• **Work to be completed**: Please revise the records by replacing "closest" with "nearest" and leaving everything else unchanged. Omit the pictures from your answer.
═════ Record list ═════
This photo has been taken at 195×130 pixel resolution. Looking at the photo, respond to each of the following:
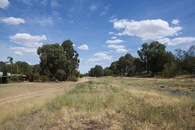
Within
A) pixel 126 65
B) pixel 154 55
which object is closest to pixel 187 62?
pixel 154 55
═════
• **Final result**:
This photo has been taken at 195×130 pixel resolution. Looking at the photo, respond to each of the following:
Within
A) pixel 126 65
B) pixel 154 55
which object is nearest to pixel 187 62?
pixel 154 55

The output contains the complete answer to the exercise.